- [Problem set]:
**1.** In the report on Chinese firms turning to commodity imports, why couldn't the chemicals exporter get approval from the National Development and Reform Commission for its soybean deal?
**2.** Resume the report on Chinese firms turning to commodity imports, starting after its final sentence.

China-Country-Report

Battling a slowdown in the local economy and a glut of debt, China’s corporations are being forced to look elsewhere for profit, and many of them are turning to importing in-demand commodities. Mark Godfrey reports.

 

Hurting from a slowing economy, Chinese firms are diversifying into non-core areas in a bid for better margins. Sourcing of agricultural commodities overseas has become a new source of profit. A recent US$5mn deal, whereby a Chinese state-controlled exporter of chemicals products turned importer of soybeans, illustrates the point.

A source at the Beijing-based state-owned oil and chemicals distribution firm details how company executives used a circuitous route to get the soybeans from Brazil. Since agriculture wasn’t the company’s core area of business it wasn’t possible to get approval from the National Development and Reform Commission (NDRC), a state policy implementation body. An attempt to use the Bank of China was thwarted by head office when the bank declined to issue a letter of credit.

The firm eventually used a Hong Kong-based subsidiary to open the letter of credit through China Construction Bank. With the shipment currently on the seas, the soybean deal has proven a rocky one, in large part due to the lack of experience in soy: the executive feels the firm overpaid. “We had never dealt in the soybean trade before but we saw the opportunity, it’s a risk but if it works out it’ll be a very profitable risk,” said the executive who spoke on condition of anonymity.

Many of China’s industrial firms are turning to trading to alleviate bad financial conditions at home: many state-owned heavy industry companies are seeking new sources of revenue because they are in “very bad shape” due to overcapacity and debt, says Andy Rothman, long-time chief China economist at CLSA and now at Matthews Asia. He’s predicting “a lot more volatility” in coming months as Chinese regulators increase their focus on local banks’ mounting debts.

Rothman also predicts a wave of corporate defaults as China seeks to enforce market-driven rules in corporate finance.

China is seeking to reduce its reliance on credit-driven growth. Total social financing, an indicator of overall credit in the system, exploded since 2009, from Rmb7tn in 2007 to Rmb17.3tn in 2013. “That’s not sustainable,” says Shen Minggao, head of research at Citibank in mainland China. He believes the current squeeze in credit being engineered by government is leading indebted firms to resort to speculative trade deals as well as the use of letters of credit to get credit.

Aside from being the world’s top exporter (US$2.2tn worth of goods shipped in 2013) China is also emerging as the planet’s leading importer: the figure for 2013, US$1.95tn, represents a 93.9% increase on 2009. Soybeans may become a target for more Chinese firms seeking a profitable trade: growth in imports of China’s agricultural raw materials is outstripping growth in imports of energy and cars. Imports of meat rose 248% year-on-year in 2013 to US$5.9bn while dairy imports were up 401% to US$5.2bn and cereals imports were up 477% to US$5.1bn. Imports of oil meanwhile rose 153% to US$314bn and inward shipments of vehicles rose 161% to US$74bn.

- [Entries shown]:
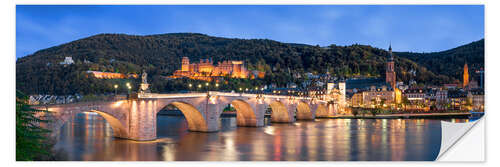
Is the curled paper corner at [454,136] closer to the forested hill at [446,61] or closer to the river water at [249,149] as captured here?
the river water at [249,149]

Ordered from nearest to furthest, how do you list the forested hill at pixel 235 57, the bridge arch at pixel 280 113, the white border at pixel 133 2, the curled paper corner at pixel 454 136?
the white border at pixel 133 2, the curled paper corner at pixel 454 136, the bridge arch at pixel 280 113, the forested hill at pixel 235 57

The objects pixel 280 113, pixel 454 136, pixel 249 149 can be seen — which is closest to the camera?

- [Task results]:
**1.** Agriculture wasn't the company's core area of business, so it couldn't get approval from the National Development and Reform Commission.

**2.**
Seeking speculative resource deals will become the norm for China’s state-owned firms, which account for 92% of China’s overseas investment (and get three quarters of corporate loans in China) largely in resource-extraction projects. A target for Chinese iron ore mining, Brazil, saw its exports to China in 2013 hit US$53.7bn: of that US$19.1bn was spent on oil seeds, primarily soybeans – oil made up another US$3.8bn, sugar US$1.4bn and wood pulp US$1.9bn. China also bought half a billion dollars each of steel, meat and animal fats.

Banks: adapt to survive

Suffering from a tightening of liquidity and an overhang of bad debts, China’s banks meanwhile are actually more open to low-risk activities such as trade finance. Chinese-listed banks saw their non-performing loans (NPLs) rise 7.8% quarter-on-quarter in the first quarter of 2014 and now stand at a hefty Rmb518bn. This means the People’s Bank of China (China’s central bank) will have to let the bad loans go sour – an increasing likelihood.

“Trade finance has always been an attractive business for China’s big banks, like Bank of China, because they tend to be very familiar with the Chinese customers who are usually state-owned companies. Traditionally there hasn’t been much risk involved,” says a source at the China Banking Regulatory Commission, which regulates Chinese banks.

The larger Chinese banks that were very open to risk taking before the June 2013 liquidity squeeze now have to scale back to non-risky lending. Smaller banks meanwhile are increasingly opting for higher-risk, higher-yield business: Ping An Bank reported a 40% year-on-year rise in profits in the first quarter while Bank of China reported a 12% rise year-on-year. ICBC and Bank of Communications meanwhile both reported below 10% profit growth and China Construction Bank was on 10%.

The bad debt situation looks ominous for Bank of China, which saw NPLs rise by Rmb7bn in the first quarter, equal to 90% of its entire 2013 figure. The figure at the Bank of Agriculture doubled year-on-year to Rmb4.2bn in the first quarter.

Banks operate at a time of flux and uncertainty. China is set for a string of corporate defaults and a continued lowering of real estate yields triggering defaults by developers, explains Ning Zhu, professor of finance at Shanghai Jiao Tong University. Central government revenues are rising 12% while expenditure is rising 20%, even as export growth slows. “Trade went from 40% of GDP to current single digits… that’s scary.”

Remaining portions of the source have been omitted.